◆ THE EXERCISE ◆
Retype all of the entries word for word.

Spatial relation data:

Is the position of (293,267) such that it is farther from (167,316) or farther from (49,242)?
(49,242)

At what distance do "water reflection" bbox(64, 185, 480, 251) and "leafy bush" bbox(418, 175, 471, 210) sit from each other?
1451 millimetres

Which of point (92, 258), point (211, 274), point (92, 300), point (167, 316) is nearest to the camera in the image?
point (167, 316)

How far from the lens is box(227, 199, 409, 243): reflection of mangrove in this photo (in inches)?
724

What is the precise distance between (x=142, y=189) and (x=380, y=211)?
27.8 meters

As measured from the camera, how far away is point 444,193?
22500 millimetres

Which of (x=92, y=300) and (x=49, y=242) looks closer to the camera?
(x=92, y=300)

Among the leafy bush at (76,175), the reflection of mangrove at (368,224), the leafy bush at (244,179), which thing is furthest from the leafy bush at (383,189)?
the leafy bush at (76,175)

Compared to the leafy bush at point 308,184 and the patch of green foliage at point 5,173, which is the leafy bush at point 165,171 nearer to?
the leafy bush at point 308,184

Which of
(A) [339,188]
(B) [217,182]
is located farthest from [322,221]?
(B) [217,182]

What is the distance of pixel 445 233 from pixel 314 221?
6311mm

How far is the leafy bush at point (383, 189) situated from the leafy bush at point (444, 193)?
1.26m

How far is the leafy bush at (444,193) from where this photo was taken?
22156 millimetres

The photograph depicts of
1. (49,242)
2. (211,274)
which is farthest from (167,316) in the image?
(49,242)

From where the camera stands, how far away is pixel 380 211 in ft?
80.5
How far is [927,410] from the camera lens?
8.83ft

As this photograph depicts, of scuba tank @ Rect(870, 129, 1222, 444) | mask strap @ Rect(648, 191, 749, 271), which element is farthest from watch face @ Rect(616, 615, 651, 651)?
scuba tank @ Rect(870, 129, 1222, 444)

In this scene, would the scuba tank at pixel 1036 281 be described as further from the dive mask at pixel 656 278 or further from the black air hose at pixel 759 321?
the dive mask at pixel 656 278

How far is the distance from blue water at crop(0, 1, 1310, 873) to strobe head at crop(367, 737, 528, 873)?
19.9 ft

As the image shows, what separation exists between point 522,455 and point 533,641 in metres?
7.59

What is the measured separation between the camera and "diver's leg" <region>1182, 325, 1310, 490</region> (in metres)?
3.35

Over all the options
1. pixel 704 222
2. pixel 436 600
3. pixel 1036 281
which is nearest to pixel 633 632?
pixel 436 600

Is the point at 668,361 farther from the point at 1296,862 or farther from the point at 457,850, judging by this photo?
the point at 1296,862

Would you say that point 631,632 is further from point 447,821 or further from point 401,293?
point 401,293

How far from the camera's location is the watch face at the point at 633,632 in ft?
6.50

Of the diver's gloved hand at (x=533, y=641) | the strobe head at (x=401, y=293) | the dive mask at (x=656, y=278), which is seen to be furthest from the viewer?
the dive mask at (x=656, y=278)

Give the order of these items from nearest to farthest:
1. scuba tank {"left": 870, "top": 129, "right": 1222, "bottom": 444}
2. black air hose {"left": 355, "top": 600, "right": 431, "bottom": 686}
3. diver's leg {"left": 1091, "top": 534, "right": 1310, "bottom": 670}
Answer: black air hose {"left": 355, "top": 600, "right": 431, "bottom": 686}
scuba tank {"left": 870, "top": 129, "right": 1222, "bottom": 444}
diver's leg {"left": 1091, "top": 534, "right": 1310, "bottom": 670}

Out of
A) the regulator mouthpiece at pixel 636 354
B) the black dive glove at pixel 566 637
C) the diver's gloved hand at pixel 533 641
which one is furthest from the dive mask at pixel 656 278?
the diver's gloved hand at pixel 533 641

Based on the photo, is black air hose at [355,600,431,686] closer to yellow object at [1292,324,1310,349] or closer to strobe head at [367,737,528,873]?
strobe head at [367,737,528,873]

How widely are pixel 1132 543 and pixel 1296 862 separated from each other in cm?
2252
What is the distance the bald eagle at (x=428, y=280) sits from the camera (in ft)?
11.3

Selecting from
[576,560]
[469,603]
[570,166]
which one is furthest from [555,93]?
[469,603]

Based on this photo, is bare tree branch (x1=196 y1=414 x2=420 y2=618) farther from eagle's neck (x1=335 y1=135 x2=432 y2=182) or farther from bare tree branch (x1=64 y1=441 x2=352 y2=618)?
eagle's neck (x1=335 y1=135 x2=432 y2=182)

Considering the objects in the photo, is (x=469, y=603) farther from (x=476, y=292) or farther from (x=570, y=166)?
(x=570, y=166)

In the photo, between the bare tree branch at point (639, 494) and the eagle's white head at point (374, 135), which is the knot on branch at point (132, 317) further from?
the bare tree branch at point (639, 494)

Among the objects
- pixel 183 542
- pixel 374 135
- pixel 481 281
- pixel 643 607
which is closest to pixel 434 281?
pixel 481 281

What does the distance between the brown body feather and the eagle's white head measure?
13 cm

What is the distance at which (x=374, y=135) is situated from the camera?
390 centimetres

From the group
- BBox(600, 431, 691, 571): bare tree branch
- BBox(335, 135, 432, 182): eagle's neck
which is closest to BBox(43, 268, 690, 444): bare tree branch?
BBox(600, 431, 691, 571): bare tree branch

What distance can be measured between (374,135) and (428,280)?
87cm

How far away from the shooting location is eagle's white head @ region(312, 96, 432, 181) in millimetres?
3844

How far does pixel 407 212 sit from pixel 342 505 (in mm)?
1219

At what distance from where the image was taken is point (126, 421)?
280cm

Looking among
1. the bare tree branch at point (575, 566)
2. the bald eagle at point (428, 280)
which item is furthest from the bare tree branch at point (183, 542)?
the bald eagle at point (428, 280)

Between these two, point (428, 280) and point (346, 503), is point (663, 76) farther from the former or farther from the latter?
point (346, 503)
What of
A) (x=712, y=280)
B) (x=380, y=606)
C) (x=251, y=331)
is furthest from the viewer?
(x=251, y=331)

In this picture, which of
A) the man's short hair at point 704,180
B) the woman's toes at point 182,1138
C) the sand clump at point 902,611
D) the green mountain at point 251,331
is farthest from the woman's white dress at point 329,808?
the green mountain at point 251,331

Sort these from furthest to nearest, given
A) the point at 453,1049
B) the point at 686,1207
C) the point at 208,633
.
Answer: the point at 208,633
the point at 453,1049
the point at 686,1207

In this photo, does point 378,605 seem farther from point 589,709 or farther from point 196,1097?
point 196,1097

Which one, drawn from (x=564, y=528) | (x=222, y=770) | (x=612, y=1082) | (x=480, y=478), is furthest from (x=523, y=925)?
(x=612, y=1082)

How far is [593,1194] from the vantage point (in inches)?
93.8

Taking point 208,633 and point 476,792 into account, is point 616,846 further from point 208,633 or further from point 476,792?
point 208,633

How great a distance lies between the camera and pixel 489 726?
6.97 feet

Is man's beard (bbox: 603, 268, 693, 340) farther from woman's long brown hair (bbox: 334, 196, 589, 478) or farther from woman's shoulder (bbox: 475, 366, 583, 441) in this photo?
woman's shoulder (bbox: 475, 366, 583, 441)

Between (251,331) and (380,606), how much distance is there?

◆ EXERCISE RESPONSE ◆
Is the position of (293,267) such that it is farther from (167,316) or farther from (49,242)?
(49,242)

At what distance do "water reflection" bbox(64, 185, 480, 251) and "leafy bush" bbox(418, 175, 471, 210) sit from each other?
1451 millimetres

Which of point (92, 258), point (211, 274), point (92, 300), point (167, 316) is nearest to the camera in the image?
point (167, 316)

How far from the lens is box(227, 199, 409, 243): reflection of mangrove in this photo (in inches)?
724

What is the precise distance between (x=142, y=189) and (x=380, y=211)?
27.8 meters

As measured from the camera, how far away is point 444,193?
22500 millimetres

Which of (x=92, y=300) and (x=49, y=242) looks closer to the camera?
(x=92, y=300)

Among the leafy bush at (76,175), the reflection of mangrove at (368,224), the leafy bush at (244,179), which thing is furthest from the leafy bush at (383,189)?
the leafy bush at (76,175)

Compared to the leafy bush at point 308,184 and the patch of green foliage at point 5,173, which is the leafy bush at point 165,171 nearer to?
the leafy bush at point 308,184

Which of
(A) [339,188]
(B) [217,182]
is located farthest from [322,221]?
(B) [217,182]

What is the distance of pixel 445 233 from pixel 314 221?
6311mm

How far is the leafy bush at point (383, 189) situated from the leafy bush at point (444, 193)?
1.26m

How far is the leafy bush at (444,193) from where this photo was taken?
22156 millimetres

The photograph depicts of
1. (49,242)
2. (211,274)
which is farthest from (167,316) in the image?
(49,242)

From where the camera stands, how far away is pixel 380 211 in ft?
80.5
How far is [927,410] from the camera lens?
8.83ft

As this photograph depicts, of scuba tank @ Rect(870, 129, 1222, 444) | mask strap @ Rect(648, 191, 749, 271), which element is farthest from watch face @ Rect(616, 615, 651, 651)?
scuba tank @ Rect(870, 129, 1222, 444)

In this scene, would the scuba tank at pixel 1036 281 be described as further from the dive mask at pixel 656 278 or further from the black air hose at pixel 759 321?
the dive mask at pixel 656 278

How far is the distance from blue water at crop(0, 1, 1310, 873) to strobe head at crop(367, 737, 528, 873)?
19.9 ft

As the image shows, what separation exists between point 522,455 and point 533,641 in metres?
7.59

What is the measured separation between the camera and "diver's leg" <region>1182, 325, 1310, 490</region> (in metres)?
3.35

Over all the options
1. pixel 704 222
2. pixel 436 600
3. pixel 1036 281
which is nearest to pixel 633 632?
pixel 436 600

Is the point at 668,361 farther from the point at 1296,862 or farther from the point at 457,850, judging by this photo?
the point at 1296,862

Would you say that point 631,632 is further from point 447,821 or further from point 401,293?
point 401,293

How far from the camera's location is the watch face at the point at 633,632 in ft?
6.50

Of the diver's gloved hand at (x=533, y=641) | the strobe head at (x=401, y=293) | the dive mask at (x=656, y=278), which is seen to be furthest from the viewer?
the dive mask at (x=656, y=278)

Give the order of these items from nearest to farthest:
1. scuba tank {"left": 870, "top": 129, "right": 1222, "bottom": 444}
2. black air hose {"left": 355, "top": 600, "right": 431, "bottom": 686}
3. diver's leg {"left": 1091, "top": 534, "right": 1310, "bottom": 670}
Answer: black air hose {"left": 355, "top": 600, "right": 431, "bottom": 686}
scuba tank {"left": 870, "top": 129, "right": 1222, "bottom": 444}
diver's leg {"left": 1091, "top": 534, "right": 1310, "bottom": 670}

Out of
A) the regulator mouthpiece at pixel 636 354
B) the black dive glove at pixel 566 637
C) the diver's gloved hand at pixel 533 641
which one is furthest from the dive mask at pixel 656 278?
the diver's gloved hand at pixel 533 641

Based on the photo, is black air hose at [355,600,431,686] closer to yellow object at [1292,324,1310,349] or closer to strobe head at [367,737,528,873]?
strobe head at [367,737,528,873]

How widely are pixel 1132 543 and pixel 1296 862 separated from each other in cm?
2252
What is the distance the bald eagle at (x=428, y=280) sits from the camera (in ft)?
11.3

Selecting from
[576,560]
[469,603]
[570,166]
which one is furthest from [555,93]?
[469,603]

Based on this photo, is bare tree branch (x1=196 y1=414 x2=420 y2=618) farther from eagle's neck (x1=335 y1=135 x2=432 y2=182) or farther from bare tree branch (x1=64 y1=441 x2=352 y2=618)?
eagle's neck (x1=335 y1=135 x2=432 y2=182)

Considering the objects in the photo, is (x=469, y=603) farther from (x=476, y=292) or farther from (x=570, y=166)?
(x=570, y=166)

In the photo, between the bare tree branch at point (639, 494) and the eagle's white head at point (374, 135), which is the knot on branch at point (132, 317) further from?
the bare tree branch at point (639, 494)

Among the objects
- pixel 183 542
- pixel 374 135
- pixel 481 281
- pixel 643 607
which is closest to pixel 434 281?
pixel 481 281

What does the distance between the brown body feather and the eagle's white head measure?
13 cm

What is the distance at which (x=374, y=135) is situated from the camera?
390 centimetres

From the group
- BBox(600, 431, 691, 571): bare tree branch
- BBox(335, 135, 432, 182): eagle's neck
which is closest to BBox(43, 268, 690, 444): bare tree branch?
BBox(600, 431, 691, 571): bare tree branch

What distance can be measured between (374,135) and (428,280)?
87cm

How far away from the shooting location is eagle's white head @ region(312, 96, 432, 181) in millimetres?
3844

How far does pixel 407 212 sit from pixel 342 505 (in mm)?
1219

At what distance from where the image was taken is point (126, 421)?
280cm

Looking among
1. the bare tree branch at point (575, 566)
2. the bald eagle at point (428, 280)
which item is furthest from the bare tree branch at point (183, 542)?
the bald eagle at point (428, 280)

Between these two, point (428, 280) and point (346, 503), is point (663, 76) farther from the former or farther from the latter?
point (346, 503)
What of
A) (x=712, y=280)
B) (x=380, y=606)
C) (x=251, y=331)
is furthest from the viewer?
(x=251, y=331)

In this picture, which of
A) the man's short hair at point 704,180
B) the woman's toes at point 182,1138
C) the sand clump at point 902,611
D) the green mountain at point 251,331
is farthest from the woman's white dress at point 329,808?
the green mountain at point 251,331

Sort these from furthest to nearest, given
A) the point at 453,1049
B) the point at 686,1207
C) the point at 208,633
.
Answer: the point at 208,633
the point at 453,1049
the point at 686,1207

In this photo, does point 378,605 seem farther from point 589,709 or farther from point 196,1097?
point 196,1097

Which one, drawn from (x=564, y=528) | (x=222, y=770) | (x=612, y=1082) | (x=480, y=478), is furthest from (x=523, y=925)?
(x=612, y=1082)

How far is [593,1194] from the vantage point (in inches)?
93.8

Taking point 208,633 and point 476,792 into account, is point 616,846 further from point 208,633 or further from point 476,792?
point 208,633

How great a distance lies between the camera and pixel 489 726?
6.97 feet

Is man's beard (bbox: 603, 268, 693, 340) farther from woman's long brown hair (bbox: 334, 196, 589, 478) or farther from woman's shoulder (bbox: 475, 366, 583, 441) in this photo?
woman's shoulder (bbox: 475, 366, 583, 441)

Between (251,331) and (380,606), how much distance is there?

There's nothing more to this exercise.